→ **Excerpt to read**
>>>
Note that to get the full benefits of Readonly, you need to be using Perl 5.8 and have installed the associated Readonly::XS module, which requires precompilation. Be sure to read the module's documentation for a careful description of the pros and cons of using Readonly under earlier versions of Perl or without the precompiled helper module.

If you decide not to use the Readonly module in production code (for performance or political reasons), then using constant is still better than using literal values.

Leading Zeros

Don't pad decimal numbers with leading zeros.
<<<
→ **Work instruction A**
Copy everything in the Perl Readonly passage from "Note that to" down to "with leading zeros.".
→ **Work instruction B**
Continue the Perl Readonly passage from its last sentence.
None of the items are needed.

→ **Records supplied**
>>>
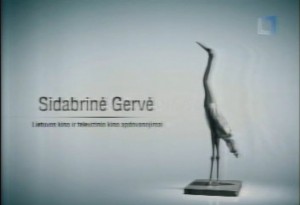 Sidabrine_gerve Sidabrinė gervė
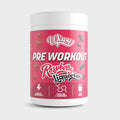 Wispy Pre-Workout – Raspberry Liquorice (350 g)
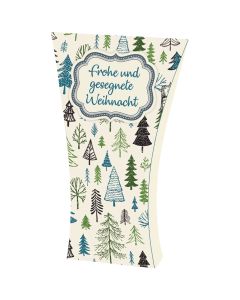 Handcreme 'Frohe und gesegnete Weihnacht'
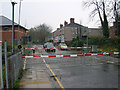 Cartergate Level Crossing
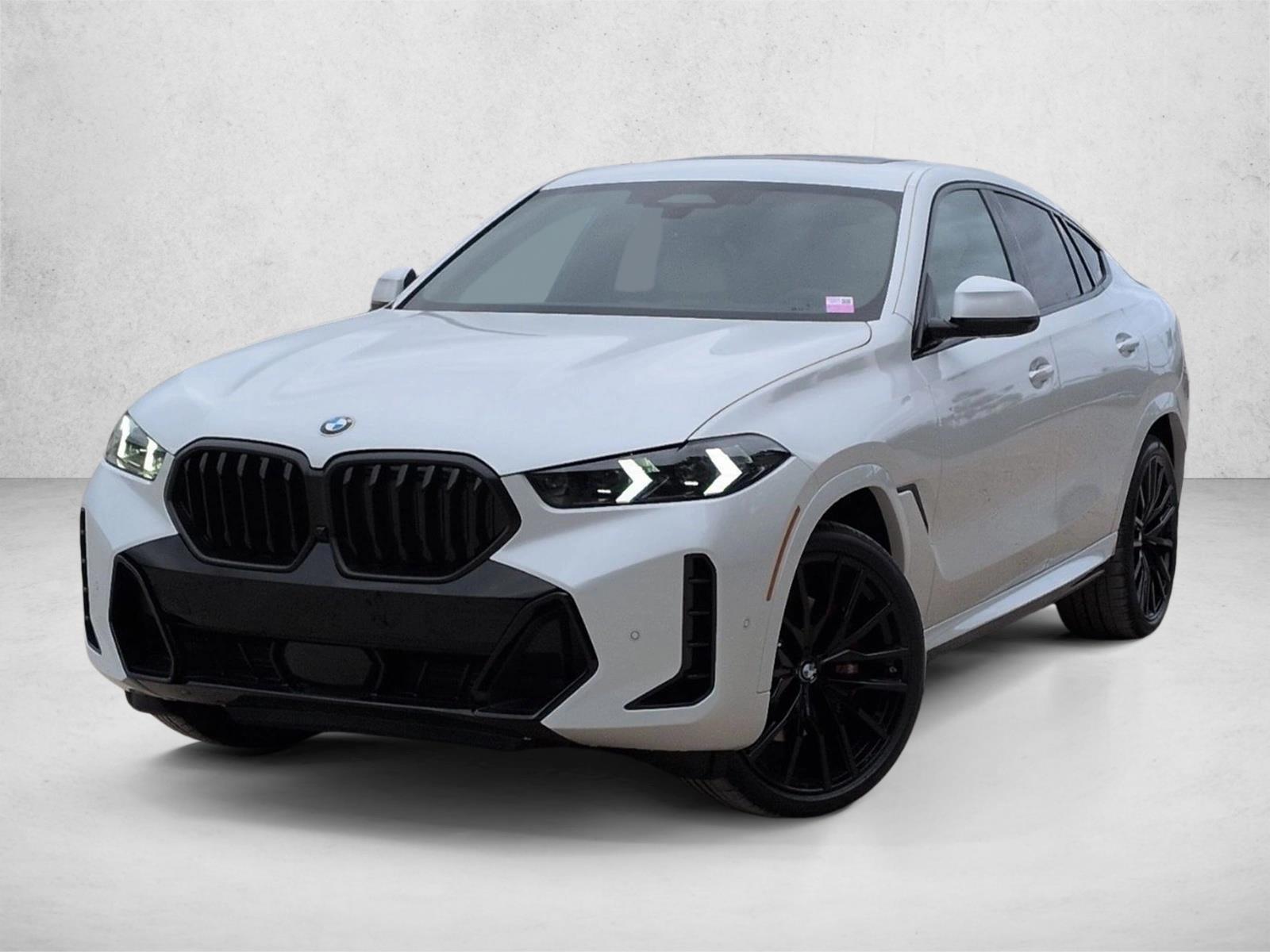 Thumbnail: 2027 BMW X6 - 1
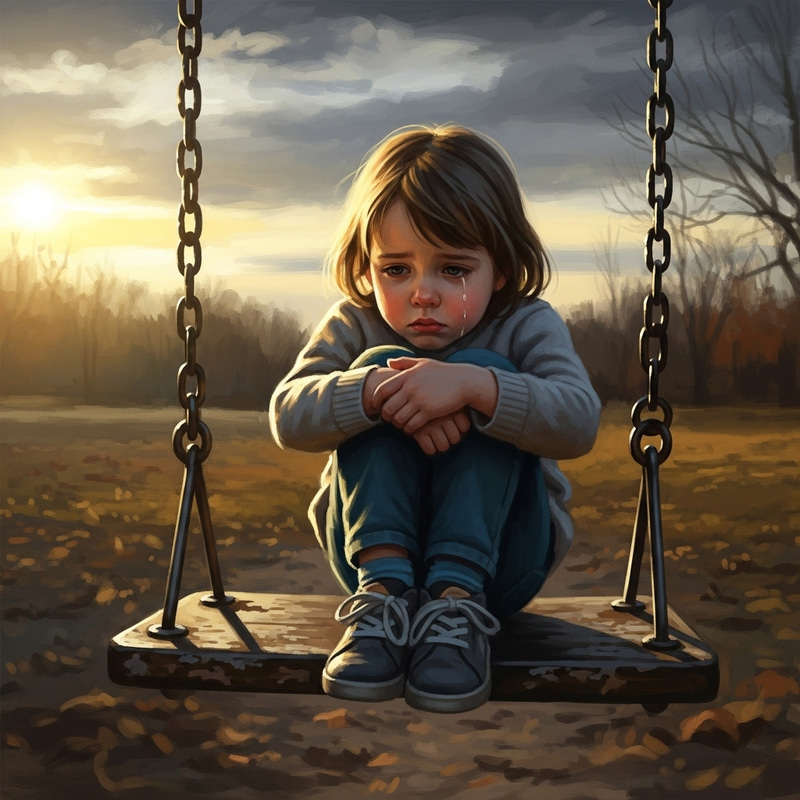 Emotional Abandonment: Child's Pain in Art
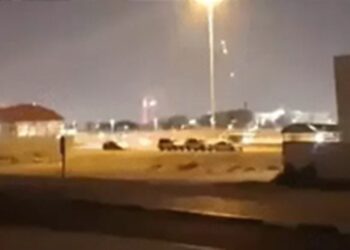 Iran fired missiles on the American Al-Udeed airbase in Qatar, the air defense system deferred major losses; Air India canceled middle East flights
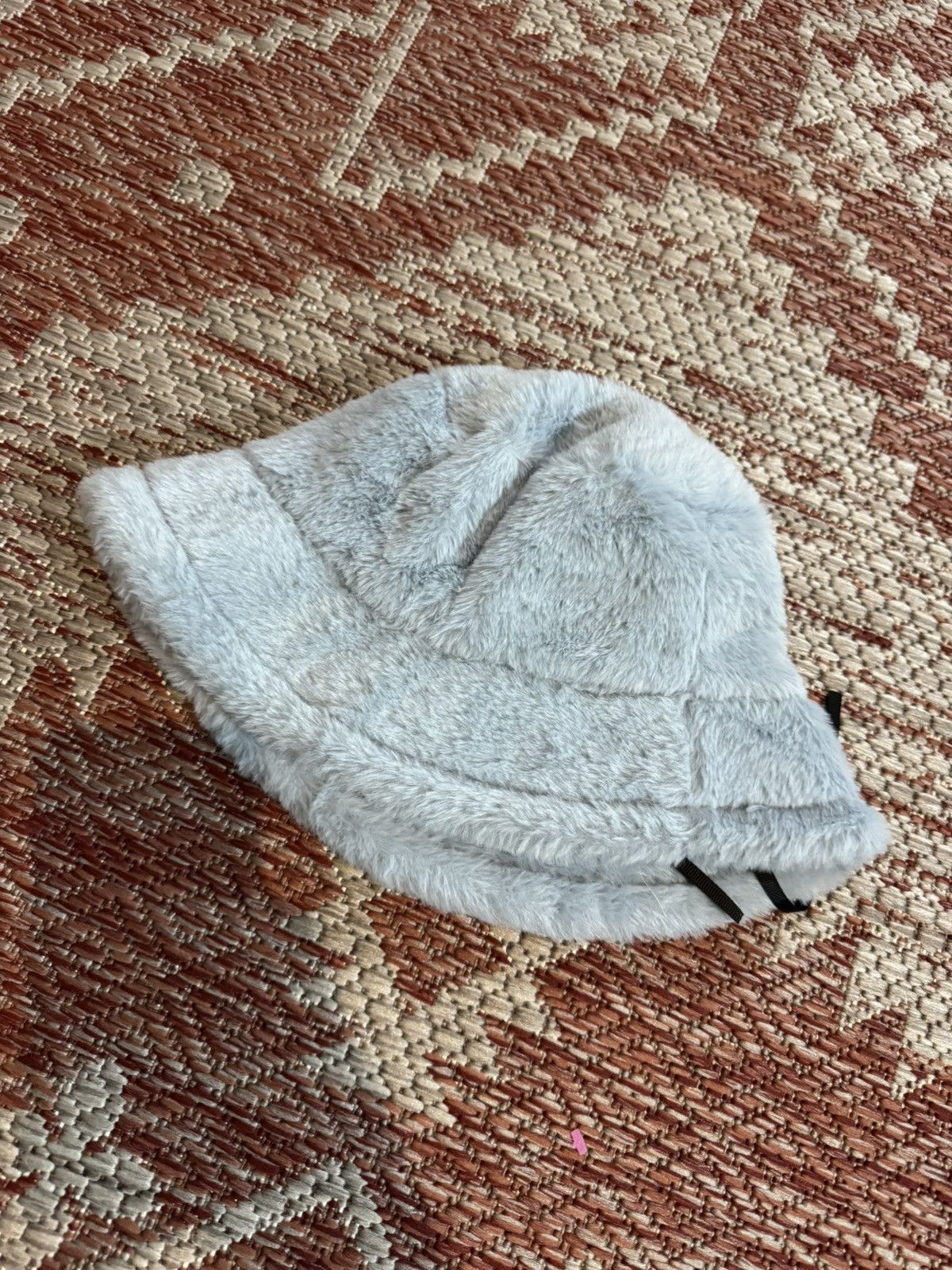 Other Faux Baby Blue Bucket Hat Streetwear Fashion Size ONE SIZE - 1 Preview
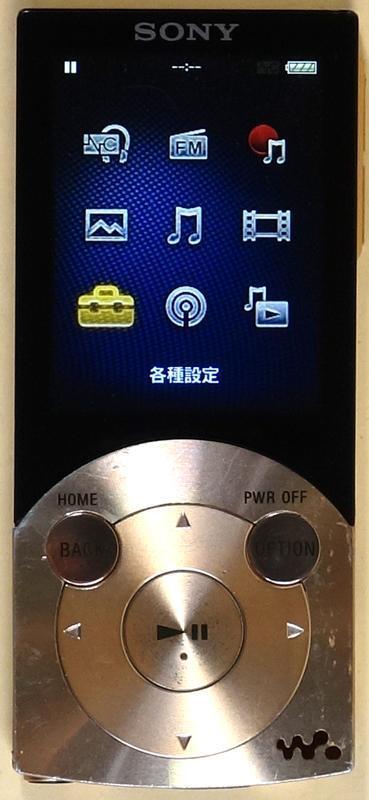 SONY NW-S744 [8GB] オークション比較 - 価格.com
<<<
>>>
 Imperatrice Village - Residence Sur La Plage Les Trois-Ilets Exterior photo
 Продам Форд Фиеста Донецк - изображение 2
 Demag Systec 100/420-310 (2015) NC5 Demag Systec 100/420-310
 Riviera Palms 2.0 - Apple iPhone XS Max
<<<
>>>
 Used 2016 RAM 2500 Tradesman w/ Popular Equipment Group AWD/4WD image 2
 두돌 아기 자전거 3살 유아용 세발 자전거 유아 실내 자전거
<<<
→ **Output A**
Note that to get the full benefits of Readonly, you need to be using Perl 5.8 and have installed the associated Readonly::XS module, which requires precompilation. Be sure to read the module's documentation for a careful description of the pros and cons of using Readonly under earlier versions of Perl or without the precompiled helper module.

If you decide not to use the Readonly module in production code (for performance or political reasons), then using constant is still better than using literal values.

Leading Zeros

Don't pad decimal numbers with leading zeros.

→ **Output B**
Several of the guidelines in this book recommend laying out data in table format, and aligning that data vertically. For example:

use Readonly;

Readonly my %ATOMIC_NUMBER => (
    NITROGEN   =>    7,
    NIOBIUM    =>   41,
    NEODYNIUM  =>   60,
    NOBELIUM   =>  102,);

But sometimes the desire to make columns line up cleanly can be counterproductive. For example, you might be tempted to pad the atomic weight values with zeros to make them uniform:

use Readonly;

Readonly my %ATOMIC_NUMBER => (
    NITROGEN   =>  007,
    NIOBIUM    =>  041,
    NEODYNIUM  =>  060,
    NOBELIUM   =>  102,
);

Unfortunately, that also makes them wrong. Even though leading zeros aren't significant in mathematics, they are significant in Perl. Any integer that begins with a zero is interpreted as an octal number, not a decimal. So the example zero-padded version is actually equivalent to:

use Readonly;

Readonly my %ATOMIC_NUMBER => (
    NITROGEN   =>   7,
    NIOBIUM    =>  33,
    NEODYNIUM  =>  48,
    NOBELIUM   => 102,
);

To avoid this covert transmutation of the numbers, never start a literal integer with zero. Even if you do intend to specify octal numbers, don't use a leading zero, as that may still mislead inattentive future readers of your code.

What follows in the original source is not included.